Four days a week, when I heard the front door click around nine o’clock, I sank back into my pillow, dropped the newspaper, drained my tea, and closed my eyes. It was Marilyn to the rescue.
I held my breath through the good days, but I had my eye on Tick. He seemed to be doing all right in school, bringing home a few A’s in language but F’s in algebra.
“What’s the point, Ma? If I ever see a hypotenuse in my whole life, I’ll walk right by it.” I silently agreed, but then I suggested a tutor. “I’ll ask Erin,” he said, dropping the matter and getting out the door with inimitable speed.

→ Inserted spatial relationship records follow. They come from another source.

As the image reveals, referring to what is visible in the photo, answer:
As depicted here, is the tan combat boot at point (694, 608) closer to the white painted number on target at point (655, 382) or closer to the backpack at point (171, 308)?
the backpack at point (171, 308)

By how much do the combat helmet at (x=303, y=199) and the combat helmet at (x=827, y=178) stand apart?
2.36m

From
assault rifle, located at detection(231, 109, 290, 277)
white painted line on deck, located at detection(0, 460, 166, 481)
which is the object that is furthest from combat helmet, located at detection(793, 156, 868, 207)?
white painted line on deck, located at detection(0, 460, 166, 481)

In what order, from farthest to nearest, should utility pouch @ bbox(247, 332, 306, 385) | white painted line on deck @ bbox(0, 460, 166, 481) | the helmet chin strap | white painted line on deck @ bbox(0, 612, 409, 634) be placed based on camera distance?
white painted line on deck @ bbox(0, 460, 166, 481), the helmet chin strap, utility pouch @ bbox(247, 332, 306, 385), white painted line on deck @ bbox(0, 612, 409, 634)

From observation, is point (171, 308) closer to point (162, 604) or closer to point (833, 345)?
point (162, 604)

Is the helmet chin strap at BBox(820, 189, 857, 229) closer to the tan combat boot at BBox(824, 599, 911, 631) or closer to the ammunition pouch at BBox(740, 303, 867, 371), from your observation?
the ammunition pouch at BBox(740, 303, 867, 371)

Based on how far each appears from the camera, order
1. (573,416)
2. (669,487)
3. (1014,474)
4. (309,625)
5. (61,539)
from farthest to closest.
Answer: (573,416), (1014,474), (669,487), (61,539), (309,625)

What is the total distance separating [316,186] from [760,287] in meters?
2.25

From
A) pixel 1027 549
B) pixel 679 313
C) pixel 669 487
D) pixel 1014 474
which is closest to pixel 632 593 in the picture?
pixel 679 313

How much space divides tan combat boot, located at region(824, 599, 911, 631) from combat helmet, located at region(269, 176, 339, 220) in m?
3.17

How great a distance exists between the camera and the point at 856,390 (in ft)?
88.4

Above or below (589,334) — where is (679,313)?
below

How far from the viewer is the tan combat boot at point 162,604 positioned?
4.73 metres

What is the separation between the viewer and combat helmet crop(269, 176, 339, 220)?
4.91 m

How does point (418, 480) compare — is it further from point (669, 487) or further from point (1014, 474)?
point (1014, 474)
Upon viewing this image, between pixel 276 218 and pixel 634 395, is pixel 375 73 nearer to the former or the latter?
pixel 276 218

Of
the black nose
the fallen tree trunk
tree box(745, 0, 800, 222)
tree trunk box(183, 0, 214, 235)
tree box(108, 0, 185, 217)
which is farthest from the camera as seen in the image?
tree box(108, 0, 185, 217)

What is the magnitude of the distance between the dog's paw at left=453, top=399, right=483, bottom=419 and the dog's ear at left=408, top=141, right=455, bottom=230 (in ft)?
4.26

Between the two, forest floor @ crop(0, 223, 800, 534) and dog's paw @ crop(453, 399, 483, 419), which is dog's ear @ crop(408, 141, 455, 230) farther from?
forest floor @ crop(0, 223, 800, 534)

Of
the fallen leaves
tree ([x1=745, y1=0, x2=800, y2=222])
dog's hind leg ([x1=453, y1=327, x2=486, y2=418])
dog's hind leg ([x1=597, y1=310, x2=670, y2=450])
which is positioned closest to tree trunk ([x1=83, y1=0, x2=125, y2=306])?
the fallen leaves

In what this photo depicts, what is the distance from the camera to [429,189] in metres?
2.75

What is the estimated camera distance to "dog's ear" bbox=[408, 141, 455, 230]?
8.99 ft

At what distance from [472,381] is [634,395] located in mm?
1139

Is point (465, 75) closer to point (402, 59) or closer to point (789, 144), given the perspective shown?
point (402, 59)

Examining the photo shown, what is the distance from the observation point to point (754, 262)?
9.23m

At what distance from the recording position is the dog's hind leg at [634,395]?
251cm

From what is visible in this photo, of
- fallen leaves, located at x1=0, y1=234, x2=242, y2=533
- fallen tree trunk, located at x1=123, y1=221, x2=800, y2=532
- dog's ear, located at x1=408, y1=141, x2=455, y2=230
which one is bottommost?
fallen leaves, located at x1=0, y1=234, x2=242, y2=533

“Erin?” I said, but my only answer was the sharp click of the door.
Then I met Erin.
It was a short time after Tick and Dad’s conversation on the patio—about the fight at school—when I came home from the grocery store to find Tick in the backyard with three boys and one girl—a lovely girl, tall and too thin, reminding me of a calla lily, if people are flowers. She was smiling at Tick, and Tick was laughing, his hat pushed up as he leaned back in the patio chair.
“Hi,” I said.
“Hi, Mom,” Tick said. The chair clunked upright as he got up and pointed to the boys: “Pecker, I mean, sorry, Jake Becker, Jared Romeo, and Tony Mark.” I already knew Tony Mark, a quiet, sweet kid whom one of Little Sunshine’s friends named “Eggplant” for his ability to just sit there and not move—like the eggplant she’d spied on the kitchen counter.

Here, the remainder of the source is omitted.